> **WORK TO BE COMPLETED**: The expected result is the material below, reproduced exactly from its first line through the line containing "Example of Ways".

╭──

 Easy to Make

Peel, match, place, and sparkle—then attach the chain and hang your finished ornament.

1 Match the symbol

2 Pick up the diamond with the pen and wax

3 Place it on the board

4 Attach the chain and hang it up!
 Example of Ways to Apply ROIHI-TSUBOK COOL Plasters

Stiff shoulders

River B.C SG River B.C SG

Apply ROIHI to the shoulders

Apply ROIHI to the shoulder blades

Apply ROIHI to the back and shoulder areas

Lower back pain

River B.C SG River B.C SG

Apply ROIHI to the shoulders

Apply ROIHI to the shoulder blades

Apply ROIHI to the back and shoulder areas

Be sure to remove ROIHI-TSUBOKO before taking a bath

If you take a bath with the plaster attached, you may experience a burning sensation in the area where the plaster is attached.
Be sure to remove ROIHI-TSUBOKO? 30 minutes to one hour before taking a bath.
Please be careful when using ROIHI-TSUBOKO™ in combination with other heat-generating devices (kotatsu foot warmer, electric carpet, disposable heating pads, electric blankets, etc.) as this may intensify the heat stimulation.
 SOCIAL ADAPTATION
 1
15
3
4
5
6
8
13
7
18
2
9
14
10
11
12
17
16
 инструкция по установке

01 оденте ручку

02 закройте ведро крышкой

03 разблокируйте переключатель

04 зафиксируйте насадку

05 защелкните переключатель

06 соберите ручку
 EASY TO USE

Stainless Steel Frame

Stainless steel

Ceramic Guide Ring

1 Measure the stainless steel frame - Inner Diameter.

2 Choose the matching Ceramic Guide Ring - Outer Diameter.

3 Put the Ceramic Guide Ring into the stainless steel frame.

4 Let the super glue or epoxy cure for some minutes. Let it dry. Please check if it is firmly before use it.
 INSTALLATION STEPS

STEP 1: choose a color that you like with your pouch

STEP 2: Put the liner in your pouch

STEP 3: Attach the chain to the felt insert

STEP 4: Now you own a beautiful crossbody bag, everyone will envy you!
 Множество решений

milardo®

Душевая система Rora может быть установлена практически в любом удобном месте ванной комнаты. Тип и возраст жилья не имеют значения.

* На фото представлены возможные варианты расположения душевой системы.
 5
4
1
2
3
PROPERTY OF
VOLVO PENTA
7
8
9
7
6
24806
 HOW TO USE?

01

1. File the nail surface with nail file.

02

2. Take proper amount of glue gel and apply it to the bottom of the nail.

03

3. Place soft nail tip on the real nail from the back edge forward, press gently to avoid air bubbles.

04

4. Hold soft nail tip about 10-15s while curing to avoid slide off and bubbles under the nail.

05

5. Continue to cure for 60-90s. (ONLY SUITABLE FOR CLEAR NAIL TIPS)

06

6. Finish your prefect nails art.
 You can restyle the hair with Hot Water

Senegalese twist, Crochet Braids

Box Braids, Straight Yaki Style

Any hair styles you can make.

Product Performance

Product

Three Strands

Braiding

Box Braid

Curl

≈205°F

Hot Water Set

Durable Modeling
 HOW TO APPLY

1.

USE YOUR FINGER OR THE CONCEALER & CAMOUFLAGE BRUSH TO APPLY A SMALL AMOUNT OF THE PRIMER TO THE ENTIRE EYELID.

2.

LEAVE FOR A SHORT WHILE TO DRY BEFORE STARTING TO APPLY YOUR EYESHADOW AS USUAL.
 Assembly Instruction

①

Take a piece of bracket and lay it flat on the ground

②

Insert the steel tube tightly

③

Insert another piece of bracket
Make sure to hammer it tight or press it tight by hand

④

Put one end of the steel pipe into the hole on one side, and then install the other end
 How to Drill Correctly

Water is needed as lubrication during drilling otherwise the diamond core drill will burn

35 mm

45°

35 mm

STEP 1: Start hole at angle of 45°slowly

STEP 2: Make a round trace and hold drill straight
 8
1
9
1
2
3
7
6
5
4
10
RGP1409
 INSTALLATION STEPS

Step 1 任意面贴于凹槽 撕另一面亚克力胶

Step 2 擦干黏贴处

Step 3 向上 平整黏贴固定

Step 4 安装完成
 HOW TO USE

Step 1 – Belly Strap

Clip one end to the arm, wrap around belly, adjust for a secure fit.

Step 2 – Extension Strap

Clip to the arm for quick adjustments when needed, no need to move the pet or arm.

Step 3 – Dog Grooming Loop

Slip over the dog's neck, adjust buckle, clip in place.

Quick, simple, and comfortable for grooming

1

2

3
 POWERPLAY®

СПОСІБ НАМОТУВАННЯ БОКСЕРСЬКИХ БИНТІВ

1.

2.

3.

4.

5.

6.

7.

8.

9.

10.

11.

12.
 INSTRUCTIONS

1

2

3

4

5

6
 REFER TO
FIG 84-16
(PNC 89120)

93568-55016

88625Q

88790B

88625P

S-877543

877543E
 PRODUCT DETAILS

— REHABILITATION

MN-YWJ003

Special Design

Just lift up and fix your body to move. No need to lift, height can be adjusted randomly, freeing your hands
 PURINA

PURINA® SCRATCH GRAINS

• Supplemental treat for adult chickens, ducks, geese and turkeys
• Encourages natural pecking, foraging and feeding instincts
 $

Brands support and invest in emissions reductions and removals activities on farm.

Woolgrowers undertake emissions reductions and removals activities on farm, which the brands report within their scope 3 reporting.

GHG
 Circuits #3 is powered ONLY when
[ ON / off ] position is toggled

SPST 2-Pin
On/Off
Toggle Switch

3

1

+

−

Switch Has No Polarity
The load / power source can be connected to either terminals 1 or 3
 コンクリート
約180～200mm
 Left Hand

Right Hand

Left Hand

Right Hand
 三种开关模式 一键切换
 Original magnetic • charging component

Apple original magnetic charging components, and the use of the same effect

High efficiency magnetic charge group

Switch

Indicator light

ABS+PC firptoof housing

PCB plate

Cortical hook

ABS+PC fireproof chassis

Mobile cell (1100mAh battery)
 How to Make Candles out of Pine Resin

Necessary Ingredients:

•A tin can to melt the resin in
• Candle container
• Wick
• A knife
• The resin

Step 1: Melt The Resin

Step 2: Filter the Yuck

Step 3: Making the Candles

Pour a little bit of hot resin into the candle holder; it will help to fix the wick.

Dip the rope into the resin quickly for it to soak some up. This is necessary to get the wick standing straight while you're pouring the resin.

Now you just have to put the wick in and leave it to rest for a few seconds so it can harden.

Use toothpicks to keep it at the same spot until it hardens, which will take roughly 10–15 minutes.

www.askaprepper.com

╰──

> **SOLUTION FOR THIS PROBLEM**:
 Easy to Make

Peel, match, place, and sparkle—then attach the chain and hang your finished ornament.

1 Match the symbol

2 Pick up the diamond with the pen and wax

3 Place it on the board

4 Attach the chain and hang it up!
 Example of Ways to Apply ROIHI-TSUBOK COOL Plasters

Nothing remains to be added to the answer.